Les Personnages Non Joueurs

Sœur Anna. Cette jeune fille humaine d’environ 16 ans a été recueillie par le père Frédérikson lorsque ses parents l’ont abandonnée, fuyant leurs créanciers. Restée à l’orphelinat, elle a pris l’habitude de s’occuper des plus jeunes et est maintenant devenue une vraie maman pour l’armada de petits sans-abris qui errent dans le quartier. Anna n’avait pas l’intention de rester à « l’orphelinat des abandonnés » mais ses journées sont tellement chargées qu’elle n’a plus le temps d’y penser, et quand le soir tombe elle s’écroule sur son lit pour une nuit sans rêve.

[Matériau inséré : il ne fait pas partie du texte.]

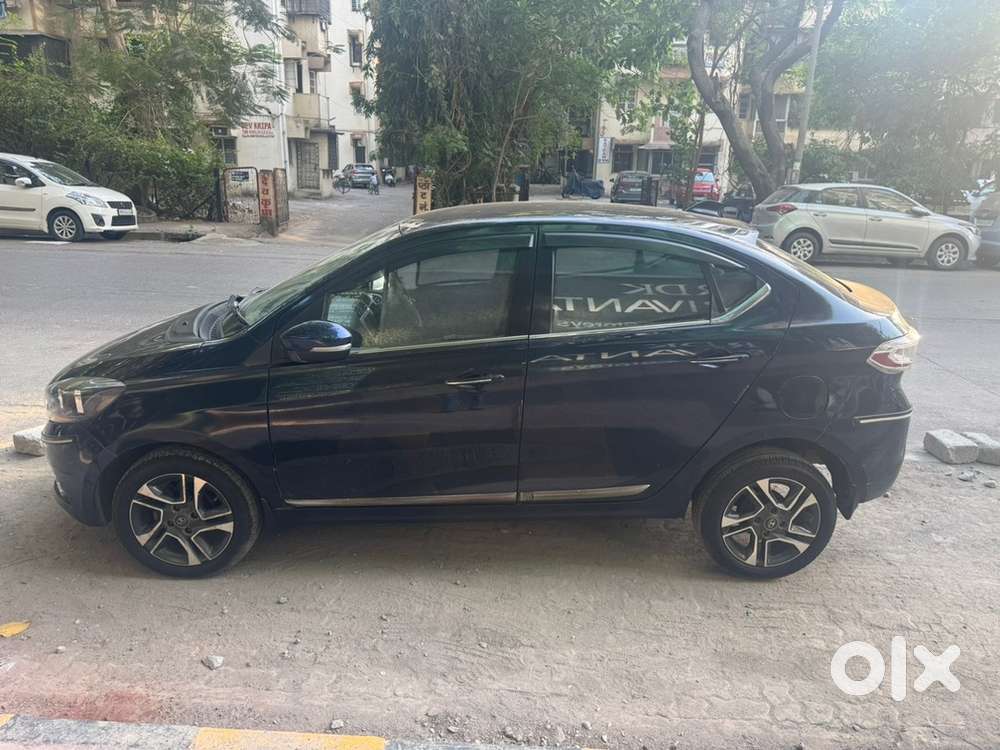 Tata Tigor Xz 2018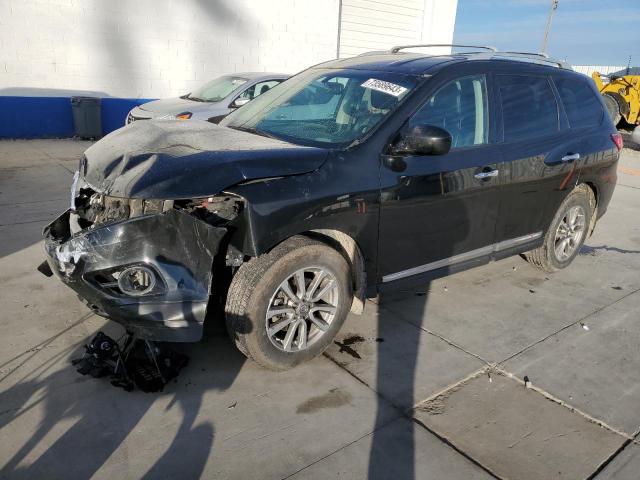 5N1AR2MM3FC716610 | 2015 NISSAN PATHFINDER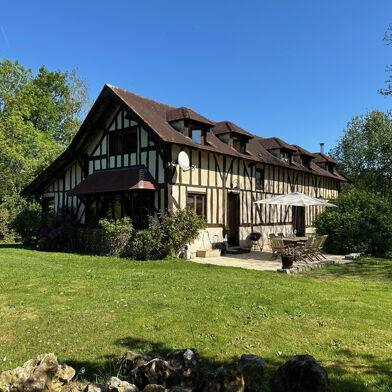 Maison 6 pièces 326000 €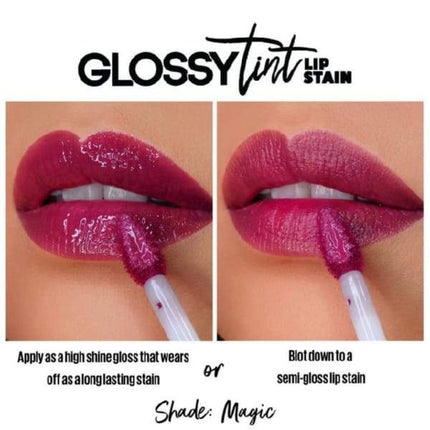 LA Girl Glossy Tint Lip Stain - HB Beauty Bar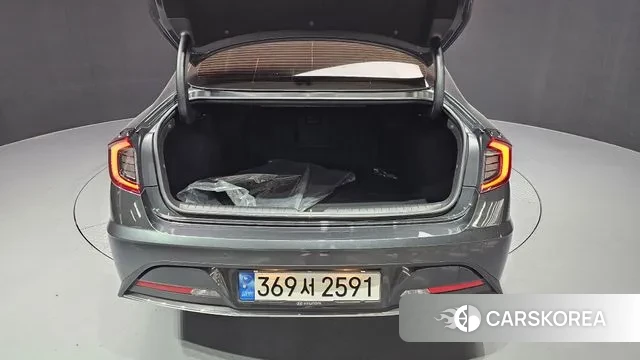 Hyundai Sonata (DN8) id 3464562 из Кореи 11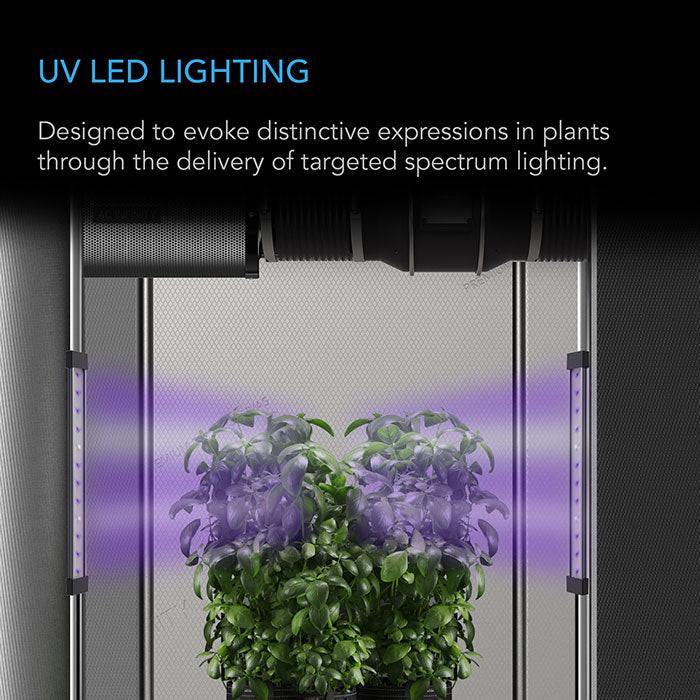 AC Infinity IONBEAM UV-Spectrum LED Grow Light Bars - Image 9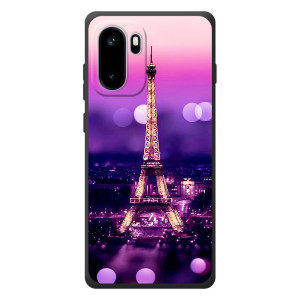 Чехол Эйфелева Башня для OnePlus Ace 6 - (AlphaPrint)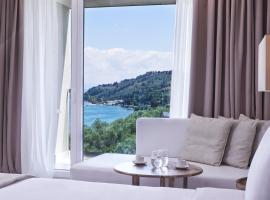 Mythos Palace - Adults Only, hôtel à Boukari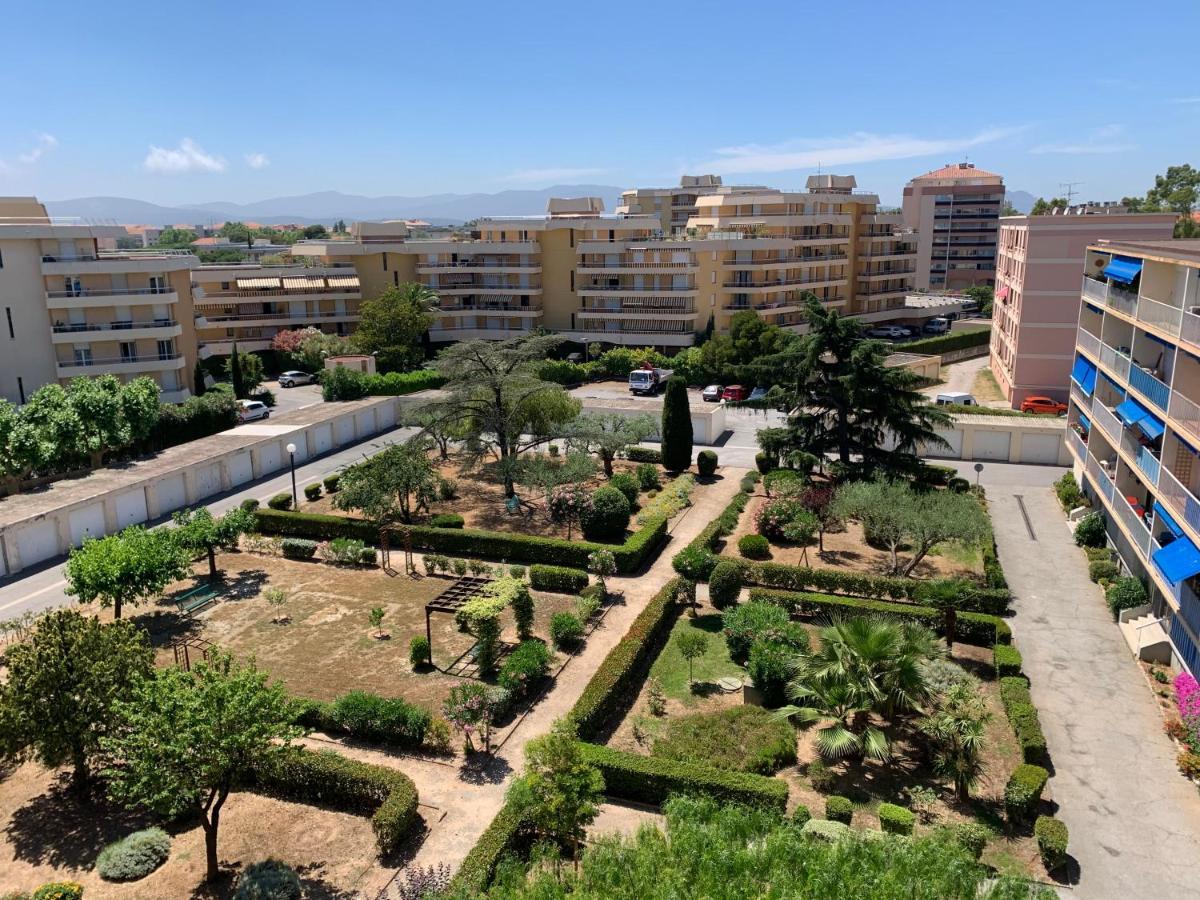 L'Appart Frejus Plage Dış mekan fotoğraf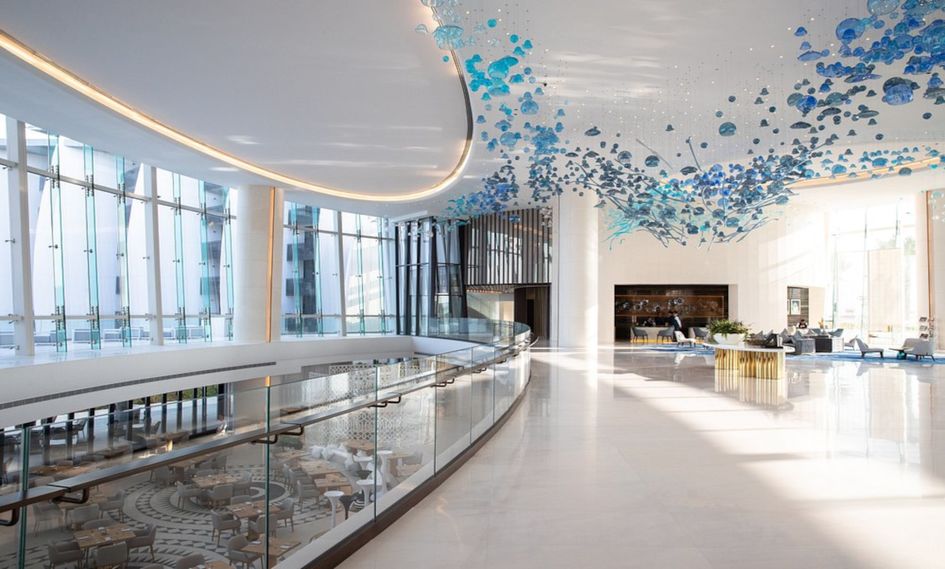 Jumeirah Saadiyat Island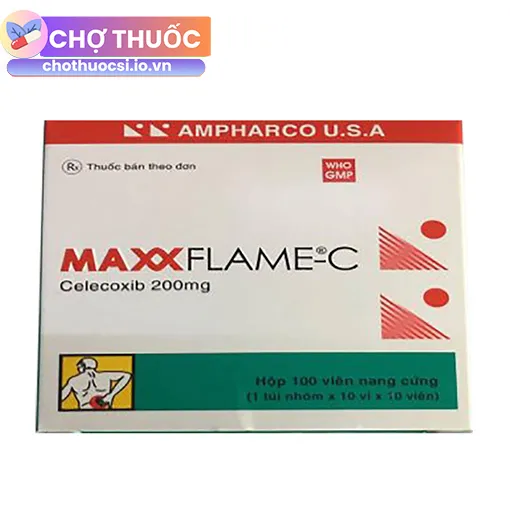 MaxxFlame-C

En endossant le rôle de religieuse assistant le père Frédérikson, Anna a gagné en respectabilité auprès des habitants du quartier et des autorités, ce qui lui évite les affres de la condition d’orphelin.

Père Frédérikson. Cet humain d’une cinquantaine d’année a deux visages. Le jour, petit notable misérable du quartier, responsable religieux mendiant la charité des passants pour son église et son orphelinat, le père Frédérikson n’effectue son office que si quelques croyants daignent se déplacer pour un office. Plusieurs jours peuvent ainsi passer sans qu’un sermon ne soit donné dans la nef. Père adoptif bienveillant pour la marmaille qui braille sur la place, il est également le tuteur de Anna et veille à ce qu’elle exécute bien ses tâches, et lorsqu’elle n’est pas trop fatiguée il lui apprend à lire et écrire.
La nuit, le père Frédérikson descend dans la salle sacrificielle qu’il s’est aménagée dans le cloaque et effectue des offices pour un dieu ténébreux inconnu. Quelques pratiquants le rejoignent par les tunnels souterrains du cloaque et assistent à la cérémonie. Les nuits de pleine lune, il sacrifie un enfant qu’il a enlevé à l’orphelinat dans la soirée. Il se peint le corps de son sang et quémande les pouvoirs de sa sombre divinité. Lors de telles sessions, le nombre d’adepte est un peu plus important que d’habitude, et de meilleure compagnie. Lorsque la cérémonie est terminée, le père Frédérikson se baigne dans les eaux du puits pour se nettoyer du sang et y reste, flottant jusqu’à ce que la lueur de la lune n’atteigne plus le fond du point d’eau.
A l’origine le père Frédérikson était un bon pratiquant, fervent prédicateur du Bien et missionnaire zélé. Mais les années passant, le Mal ne faiblissant pas, il s’est progressivement mis à douter de l’utilité de le combattre, et a fini par céder à la tentation.

Le Sonneur. Ce demi-orque défiguré par la variole possède une importante bosse qui le rend plus impressionnant encore. Aux ordres du Père Frédérikson, le Sonneur enlève les enfants nécessaires aux sacrifices de l’ecclésiastique. Il lui sert aussi de gros bras et dépouille parfois les ivrognes qui font l’erreur de s’endormir à proximité de la place de la Pigarde. Le Sonneur a perdu sa langue lorsqu’il a été torturé par la garde pour un meurtre qu’il n’avait pas commis. Aujourd’hui, personne ne sait qu’il se cache dans l’église, à part Frédérikson bien sûr, et lorsque le prêtre veut effectuer un sacrifice nocturne, le Sonneur actionne la grosse cloche de l’église pour couvrir les cris de l’enfant supplicié.